Acute lower extremity ischemia

Introduction

Introduction Common diseases of lower extremity arterial ischemia include arteriosclerotic occlusive disease, thromboangiitis obliterans, vasculitis, arterial injury, arterial distress and aneurysmal cystic disease, of which the former two are the most common. With the improvement of people's living standards and the aging of the population, the incidence of arteriosclerosis has increased year by year. In addition, most of these patients are accompanied by diabetes, which makes the arterial ischemia of the lower extremities progress faster and the condition is more complicated. In addition, due to the increase in the number of smokers, the younger and more feminine of smokers, the incidence of thromboangiitis obliterans is also on the rise, and the number of female patients is also significantly higher than before.

Cause

Cause

In China, the main cause of lower limb arterial ischemia is arteriosclerosis and thromboangiitis obliterans (also known as Berg disease). With the improvement of people's living standards and the aging of the population, the incidence of arteriosclerosis has increased year by year. In addition, most of these patients are accompanied by diabetes, which makes the arterial ischemia of the lower extremities progress faster and the condition is more complicated. In addition, due to the increase in the number of smokers, the younger and more feminine of smokers, the incidence of thromboangiitis obliterans is also on the rise, and the number of female patients is also significantly higher than before.

Examine

an examination

Related inspection

Cardiovascular electrocardiogram

Lower extremity arterial ischemia can be divided into three phases: early, middle and late. In the early stage of ischemia, the main manifestations are the cold, numbness and acupuncture of the affected limb. During the examination, there may be a plaque-like change in the back of the foot. The toe tip and the toenail are obviously thickened and pale, and the skin temperature of the affected limb is lowered. The dorsal artery pulsation weakens or even disappears. It is followed by difficulty in walking, that is, the patient's walking speed is slowed down, the walking distance is shortened, and limp is present. The patient usually walks within 100 meters and feels numbness and pain in the affected limb. He must stop for a while before continuing to walk. Therefore, this symptom is also called "intermittent claudication", and this period can also be called "intermittent claudication".
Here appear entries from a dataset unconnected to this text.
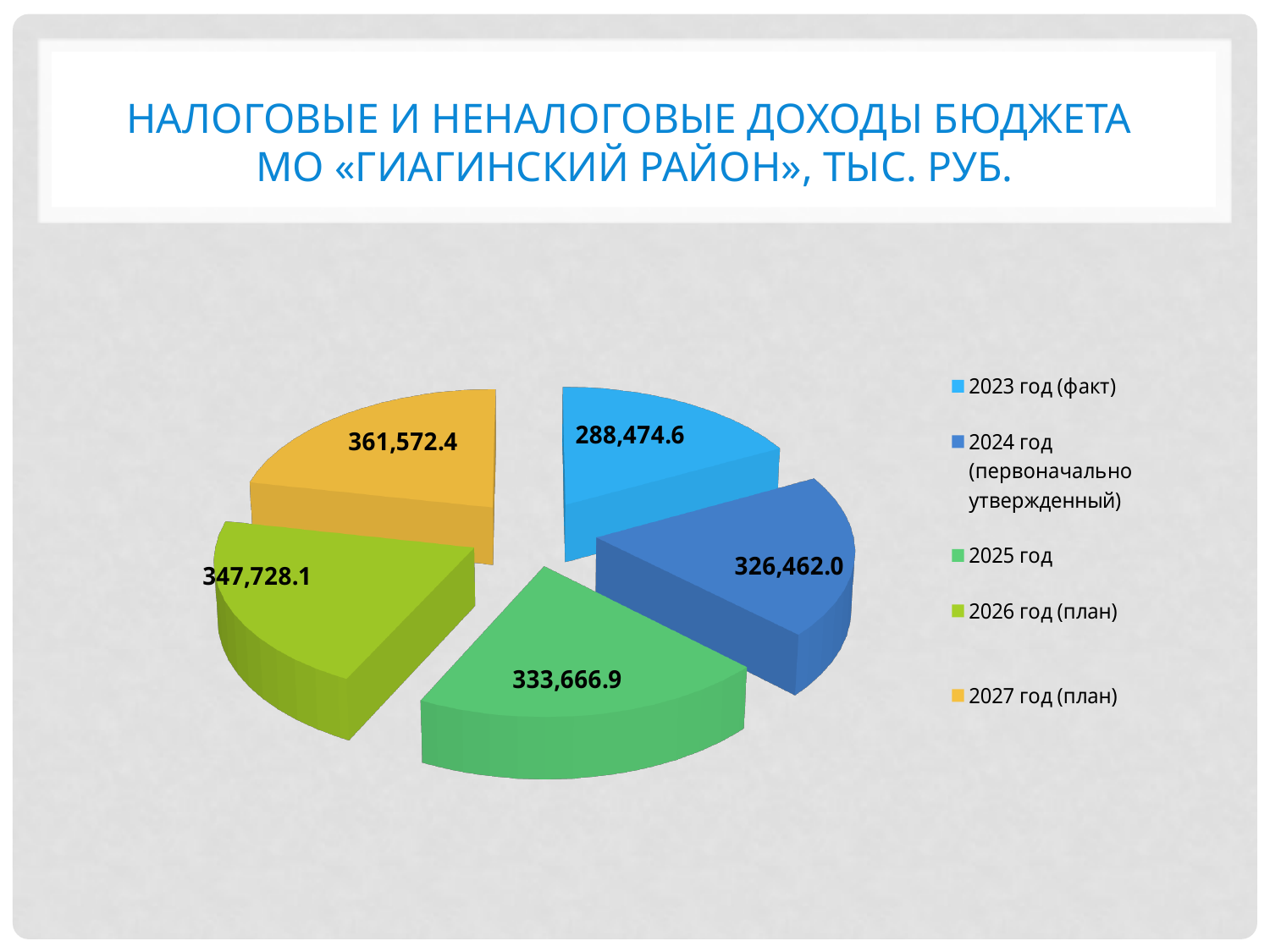
Which is larger, the value for 2024 год (первоначально утвержденный) or the value for 2025 год? 2025 год What is the value for 2027 год (план)? 361,572.4 How many slices does the pie chart have? 5 What is the value for 2024 год (первоначально утвержденный)? 326,462.0 Which year has the smallest slice? 2023 год (факт) What is the value for 2025 год? 333,666.9 What is the value for 2023 год (факт)? 288,474.6 Do the values rise or fall from 2023 to 2027? rise What is the difference between the values for 2026 год (план) and 2025 год? 14,061.2 What is the difference between the values for 2027 год (план) and 2023 год (факт)? 73,097.8 Which year has the largest slice? 2027 год (план) What type of chart is shown on the slide? pie chart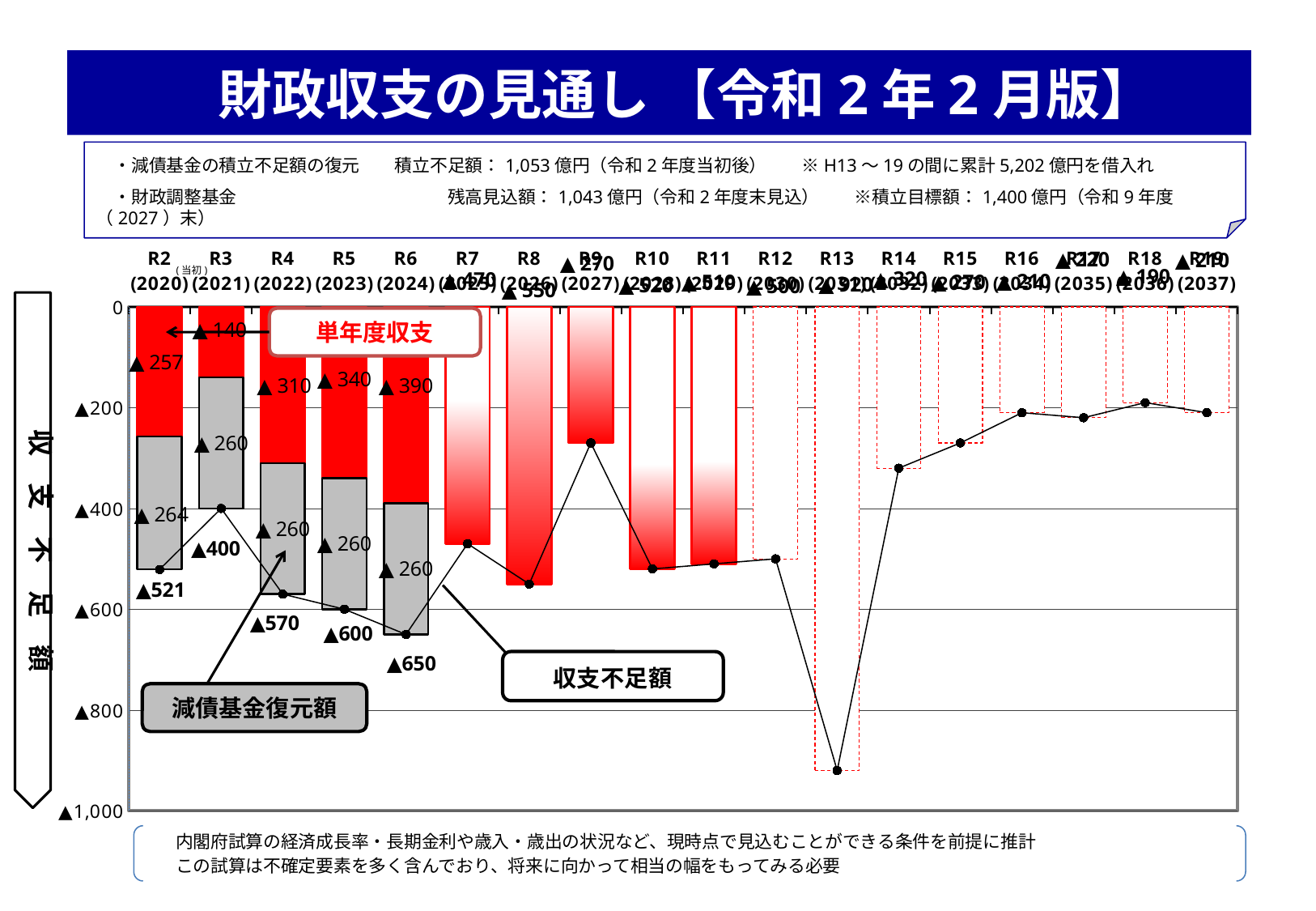
From R2 (2020) to R6 (2024), does the 収支不足額 increase or decrease? Increase What is the title of the slide's chart? 財政収支の見通し【令和2年2月版】 What is the 単年度収支 value shown for R6 (2024)? ▲390 What is the 減債基金復元額 value shown for R3 (2021)? ▲260 Which year has the larger 収支不足額, R4 (2022) or R5 (2023)? R5 (2023) By how much does the 収支不足額 for R6 (2024) exceed that for R2 (2020)? 129 Which year has the smallest 収支不足額 on the line? R18 (2036) What is the 収支不足額 (total shortfall) value shown for R2 (2020)? ▲521 What is the 収支不足額 value shown for R13 (2031)? ▲920 What kind of chart is shown on the slide? Combined bar and line chart How many fiscal years are shown on the x axis of the chart? 18 Which year has the largest 収支不足額 (deepest point on the line)? R13 (2031)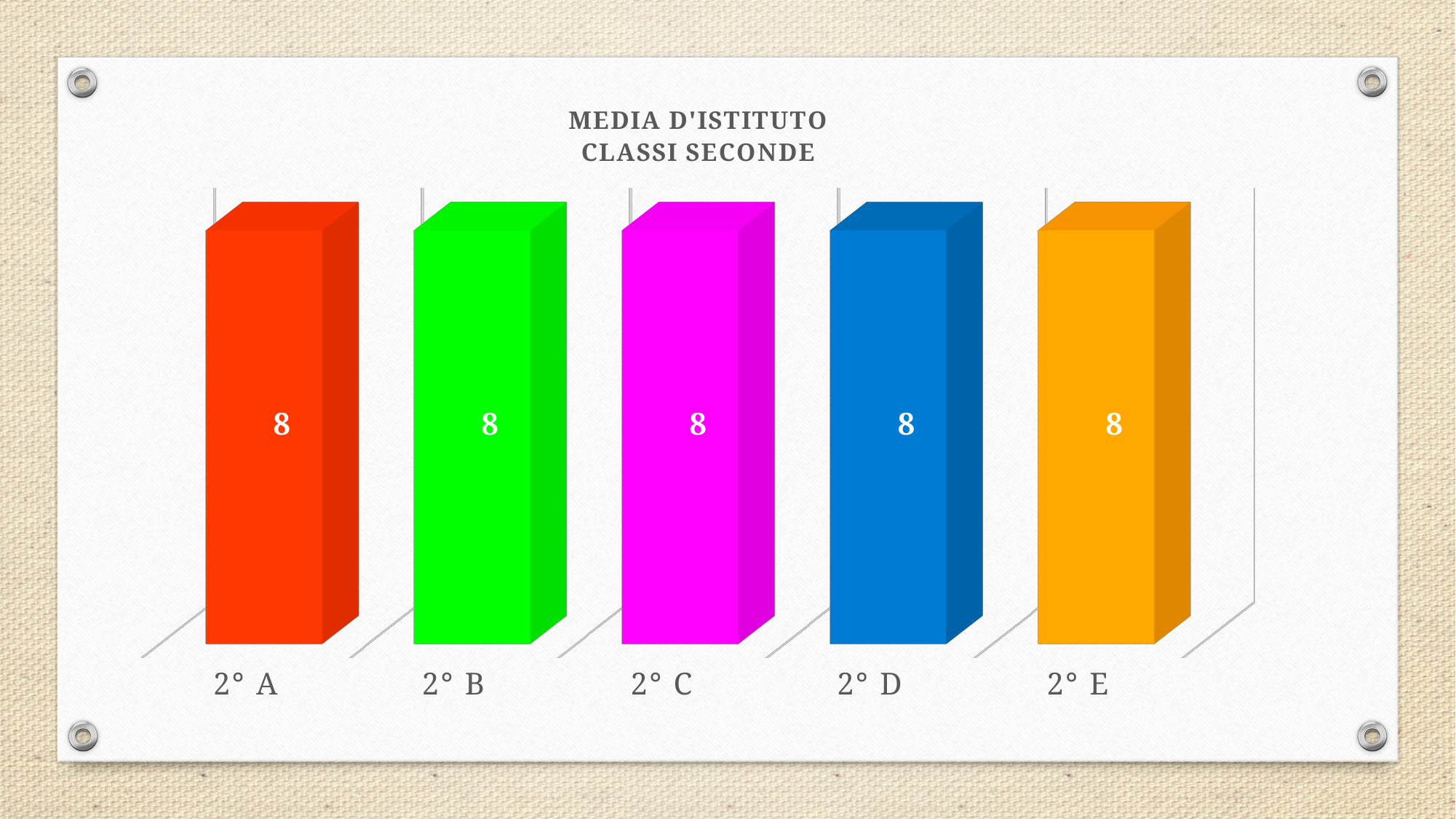
What is the value for 2° C? 8 What is the value for 2° E? 8 What is the difference between the values for 2° A and 2° E? 0 What is the title of the chart? MEDIA D'ISTITUTO CLASSI SECONDE How many categories are shown in the chart? 5 What is the value for 2° B? 8 What is the value for 2° D? 8 What colour is the bar for 2° D? Blue Do the values rise, fall or stay the same from 2° A to 2° E? Stay the same What kind of chart is shown on the slide? Bar chart What is the value for 2° A? 8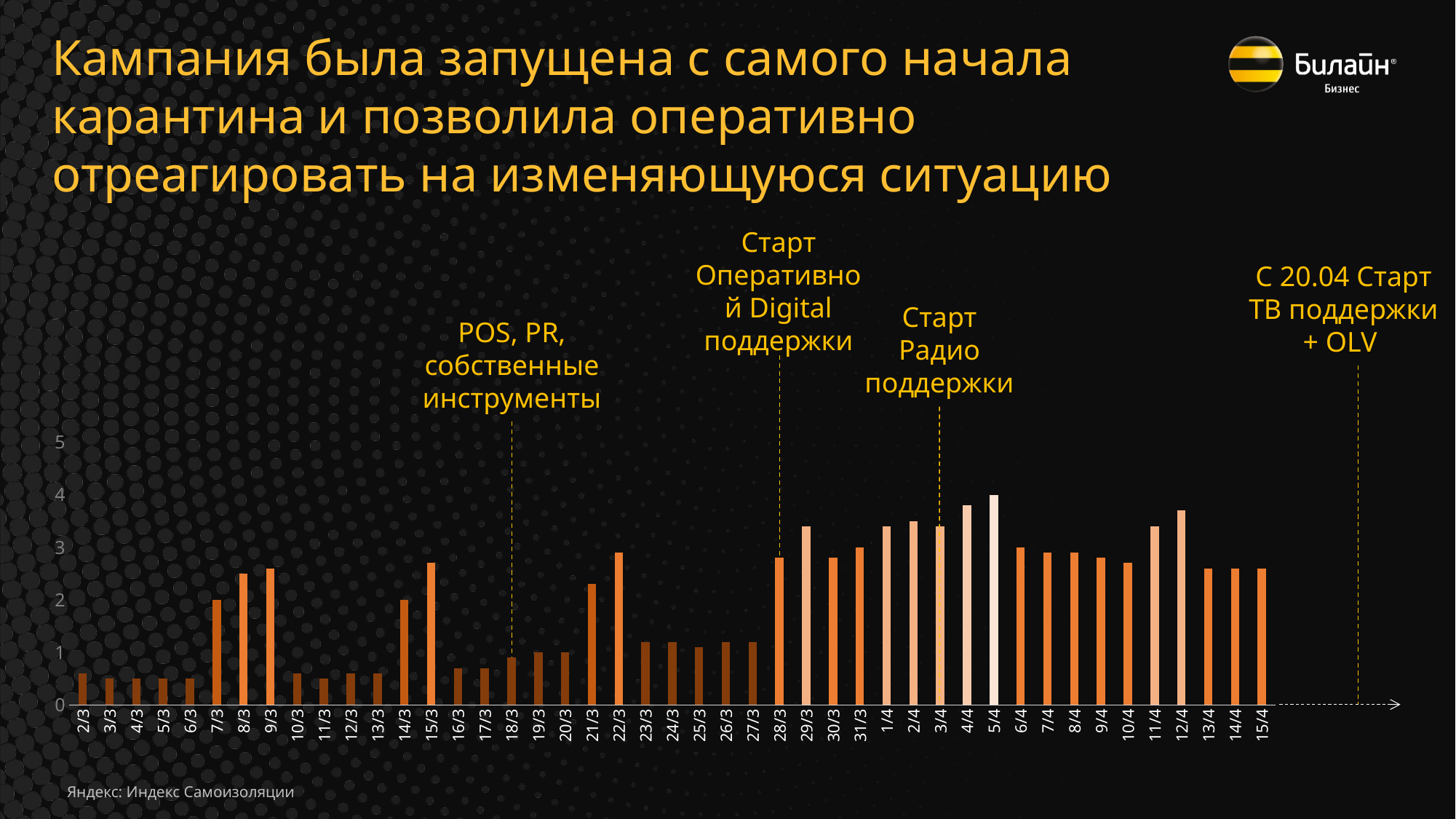
How many dates (bars) are plotted on the x axis of the chart? 45 Is the value for 5/4 greater or less than 3? greater Which date has the highest bar in the chart? 5/4 Which is larger, the value for 29/3 or the value for 30/3? 29/3 What data source is cited below the chart? Яндекс: Индекс Самоизоляции Do the values generally rise or fall from 2/3 to 5/4? rise What kind of chart is shown on the slide? bar chart Is the value for 7/3 greater or less than 1? greater Is the value for 10/3 greater or less than 1? less Which is larger, the value for 12/4 or the value for 13/4? 12/4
If the disease develops further, it will enter the mid-term. On the basis of the above-mentioned symptoms gradually increasing, the main feature of the mid-term is pain. The patient is painful while walking, and also pains during rest, and the more the night is quiet, the more severe the pain, so this period is also called the resting pain period. The late stage is also called "necrosis period", which is mainly manifested by the blackening and necrosis of the toe, the external hemorrhoids, the heel and other peripheral parts, and the infection occurs on the basis of necrosis, forming ulceration. The patient was unable to sleep all night and the pain was unbearable.

Color ultrasound, arterial angiography, etc. should be performed before surgery. Using advanced digital visualization angiography and angioscopy, we can find that lower extremity arterial ischemia is mainly caused by occlusion of the lower extremity main artery. The cause of occlusion can be either atherosclerotic plaque, thickening of the vessel wall, and blockage of the blood clot. The occluded part can occur in the lower part of the abdominal aorta, or in the femoral artery, radial artery, and the like. The higher the site where arterial occlusion occurs, the larger the area of ischemia; the lower the site where occlusion occurs, the earlier the ischemic symptoms appear.

Diagnosis

Differential diagnosis

In the diagnosis of this disease, special attention must also be paid to the following questions in order to distinguish it from several diseases:

1. Intermittent claudication must be distinguished from claudication (such as neurogenic claudication) caused by non-vascular lower extremity pain.

2. For patients with acute lower extremity ischemia such as sudden lower extremity chills, numbness and rest pain, the history of claudication is the main basis for the identification of arterial thrombosis and arterial embolism.

3, age and location is the identification of this disease and aortitis and thromboangiitis obliterans, aortic inflammation occurs in young women, mainly invading the aorta and its main branches; thromboangiitis obliterans more common in smoking Young and middle-aged men, mainly involving the small and medium arteries and veins of the limbs. Often complicated by thrombophlebitis, slow progression, no arterial wall calcification, no diabetes, high blood pressure, high blood lipids.

4, Raynaud's disease (levy): occurs in young women, often due to cold or emotional changes to stimulate the typical change of finger skin color, mostly bilateral symmetry. A small number of patients can occur in the lower limbs or limbs. During the non-onset period, the finger (toe) is of normal color.